Consigna 1: Según el texto sobre la orden judicial contra las opiniones acerca del sistema penitenciario, ¿cuántos recursos de amparo fueron rechazados de plano?
Consigna 2: Imprime el fragmento del texto sobre la orden judicial contra las opiniones acerca del sistema penitenciario comprendido entre "El rechazo se" y "fase recursiva alguna.", ambos incluidos.

Texto proporcionado:
*****

El 30 de setiembre nos mandaron callar a todos. Una orden judicial prohibió al Ministerio de Justicia y Paz y a terceros toda opinión con respecto al sistema penitenciario nacional. A simple vista, una rotunda violación al derecho constitucional a la libertad de expresión, el acceso a la información pública y la rendición de cuentas.
Ninguna de las gestiones contra esa orden arbitraria tuvo efecto. De las dos solicitudes de aclaración presentadas, sigue sin conocerse el fundamento jurídico que la respalda, acto a todas luces fuera de lugar en un Estado de derecho.
LEA MÁS: La censura no resuelve el hacinamiento en las cárceles
El recurso de apelación interpuesto, sorpresivamente, fue resuelto por la misma jueza que dictó la orden, quien lo declaró inadmisible, a pesar de que se solicitó explícitamente que fuera conocido por un tribunal superior, principio básico en un Estado respetuoso del debido proceso y del derecho a una doble instancia.
El rechazo se justificó aduciendo que la jurisdicción de ejecución de la pena, a la hora de dictar medidas correctivas de manera general, no tiene un superior jurisdiccional que pueda conocer apelaciones sobre sus decisiones, es decir, los jueces de ejecución de la pena tienen tales potestades y concentración de poder que no poseen un superior que revise si sus resoluciones están ajustadas a derecho, equiparándose, por ejemplo, a las potestades de la Sala Constitucional, contra cuyas resoluciones no procede fase recursiva alguna.
Tres recursos de amparo fueron rechazados de plano, sustentados en que las actuaciones jurisdiccionales no son recurribles, en otras palabras, la Sala Constitucional se limitó a aspectos formales ajustados a criterios legalistas, no de justicia, aunque la petitoria en los recursos incluía la solicitud expresa de que se dictaran las medidas oportunas y necesarias para evitar que una situación similar volviera a ocurrir.

*****

Líneas de datos:
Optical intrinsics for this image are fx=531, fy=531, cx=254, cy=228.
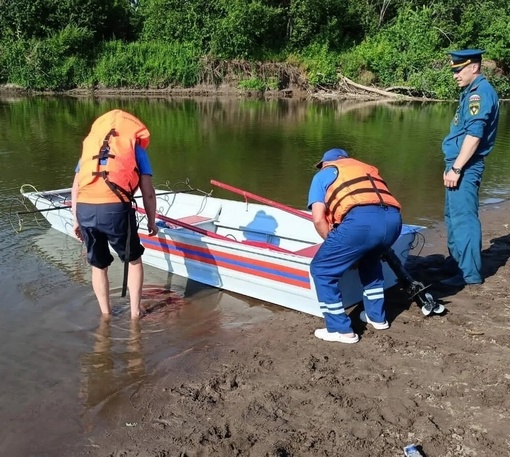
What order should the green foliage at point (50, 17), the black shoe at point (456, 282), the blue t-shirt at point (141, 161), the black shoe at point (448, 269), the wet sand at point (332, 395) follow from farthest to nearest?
the green foliage at point (50, 17) → the black shoe at point (448, 269) → the black shoe at point (456, 282) → the blue t-shirt at point (141, 161) → the wet sand at point (332, 395)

*****

Respuesta correcta 1: Tres recursos de amparo.

Respuesta correcta 2:
El rechazo se justificó aduciendo que la jurisdicción de ejecución de la pena, a la hora de dictar medidas correctivas de manera general, no tiene un superior jurisdiccional que pueda conocer apelaciones sobre sus decisiones, es decir, los jueces de ejecución de la pena tienen tales potestades y concentración de poder que no poseen un superior que revise si sus resoluciones están ajustadas a derecho, equiparándose, por ejemplo, a las potestades de la Sala Constitucional, contra cuyas resoluciones no procede fase recursiva alguna.